08, 20 & 26 September 2005


CRIMINAL LAW — Sentence – Grievous bodily harm with intent – Use of dangerous weapon – Group attack – Guilty plea – Prior conviction for dangerous driving causing death – Unlicensed to drive - Unsatisfactory pre-sentence report – Custodial sentence appropriate


Facts


The accused was charged for intentionally causing grievous bodily harm to another person, contrary to the Criminal Code. The accused used a dangerous weapon, namely a home-made axe in the attack. The attack was unprovoked.


The accused pleaded guilty to the charge.


Held


1. On the guilty plea, the accused was found guilty as charged.
2. Given the seriousness of the commission of the crime and its prevalence, a penalty of a term of imprisonment was justified as a deterence to others.
3. The accused's plea of guilty and payment of monetary compensation to the victim are mitigating circumstances which will reduce the term of imprisonment.


Papua New Guinea cases cited


Allan Peter Utieng v The State (Unreported judgment delivered in Wewak on 23/11/00) SCR 15 of 2000.

The State v Darius Taulo (15/12/00) N2034.

The State v Eddie John Naopa (24/04/03) N2411.

The State v Irox Winston (13/03/03) N2347.

The State v Isaac Wapuri [1994] PNGLR 271.

The State v Nickson Pari (No.2) (10/01/00) N2033.

The State v Philip Susuve Raepa [1994] PNGLR 459.
The State v.
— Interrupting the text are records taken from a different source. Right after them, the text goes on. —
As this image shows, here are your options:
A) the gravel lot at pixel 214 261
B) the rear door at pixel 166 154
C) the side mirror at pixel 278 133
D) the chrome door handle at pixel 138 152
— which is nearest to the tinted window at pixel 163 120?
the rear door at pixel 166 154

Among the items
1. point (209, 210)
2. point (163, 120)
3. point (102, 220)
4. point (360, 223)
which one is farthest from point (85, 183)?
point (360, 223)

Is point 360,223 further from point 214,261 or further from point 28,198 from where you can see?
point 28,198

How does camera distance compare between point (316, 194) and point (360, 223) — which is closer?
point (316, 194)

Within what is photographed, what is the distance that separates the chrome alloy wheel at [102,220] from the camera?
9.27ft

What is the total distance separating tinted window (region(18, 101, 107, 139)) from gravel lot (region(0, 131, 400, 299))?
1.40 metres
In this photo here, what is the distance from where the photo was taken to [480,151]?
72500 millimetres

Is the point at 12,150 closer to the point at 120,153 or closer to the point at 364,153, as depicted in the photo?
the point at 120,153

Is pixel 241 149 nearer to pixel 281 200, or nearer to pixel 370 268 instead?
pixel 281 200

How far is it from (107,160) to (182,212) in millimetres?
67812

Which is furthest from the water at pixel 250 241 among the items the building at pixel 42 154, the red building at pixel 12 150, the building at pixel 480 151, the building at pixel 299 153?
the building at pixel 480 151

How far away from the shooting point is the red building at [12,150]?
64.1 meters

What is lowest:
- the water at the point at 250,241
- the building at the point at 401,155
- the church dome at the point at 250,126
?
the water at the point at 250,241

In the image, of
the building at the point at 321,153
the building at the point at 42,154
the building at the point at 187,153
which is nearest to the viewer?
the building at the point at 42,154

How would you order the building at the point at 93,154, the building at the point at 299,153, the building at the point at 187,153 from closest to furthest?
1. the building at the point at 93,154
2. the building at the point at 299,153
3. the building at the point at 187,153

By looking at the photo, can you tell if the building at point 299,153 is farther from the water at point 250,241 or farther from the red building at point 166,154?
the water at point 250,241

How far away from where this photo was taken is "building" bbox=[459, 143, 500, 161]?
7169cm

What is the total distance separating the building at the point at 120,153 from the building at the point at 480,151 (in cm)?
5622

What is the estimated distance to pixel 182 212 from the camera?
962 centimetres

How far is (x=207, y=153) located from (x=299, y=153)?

Rueben Irowen (24/05/02) N2239.


Counsel


A Kupmain, for the State.
J Mesa, for the prisoner.


26 September 2005


Kandakasi j. You pleaded guilty to a charge of grievous bodily harm with intent contrary to s315 of the Criminal Code.


The Facts


From the District Court depositions, admitted into evidence with your consent, the relevant facts are straightforward. On Friday 13 May 2005, around midday, a Noel J. Gumbat, the victim of your offence, was walking toward a Kanora's house. At that point, you with a group of boys called him out and invited him to the Boram Beach, in front of Luke Club. The victim obliged and when he got there, you started to attack him so suddenly with a home made metal axe several times on his head.


Another young man amongst your group also attacked the victim with a piece of wood, which had nails on it. The others started to kick, punch and steal from the victim about K20.00 and other personal properties he had with him. He managed to successfully free himself from you and the rest of the members of your group and run away into the safety of his house. From there, the victim's parents and relatives found him in blood from your beating him. They therefore, rushed him to the hospital, where he was appropriately treated and discharged. A medical report dated 17 May 2005, confirms the victim sustaining injuries to his scalp, described as a 10 – 20 cm laceration and a 1 x 1 cm cut on his hand. He appears to have recovered well with no disability.


There is a pre-sentence report form the Community Correction & Rehabilitation Services dated 8 September 2005. That report states that your mother paid K200.00 in "belkol" and your family paid a further K1,000.00 in compensation to the victim's side. Documents evidencing these payments and input to the report from the victim's side confirm the payments. They also confirm that the victim and your side are not strangers and that relationships between the two sides, strained by your attack on the victim, are now restored. In view of this, the pre-sentence report, recommends a non-custodial sentence for you so you can go back home and look after your sick father.


Allocutus and Submissions


In your address on sentence, you asked the Court to note and consider your guilty plea and being a first time offender. You also said sorry for what you have done. You then asked for probation so you could return home to look after your sick father, as you are the only male child in your family.


Your lawyer added by informing the Court that you are a single young man aged about 19 years old. You completed grade 10 at St. Xaviers and were planning on doing grades 11 and 12 through extension work. You are in good health but with a problem with your right thumb and that you are a stutterer.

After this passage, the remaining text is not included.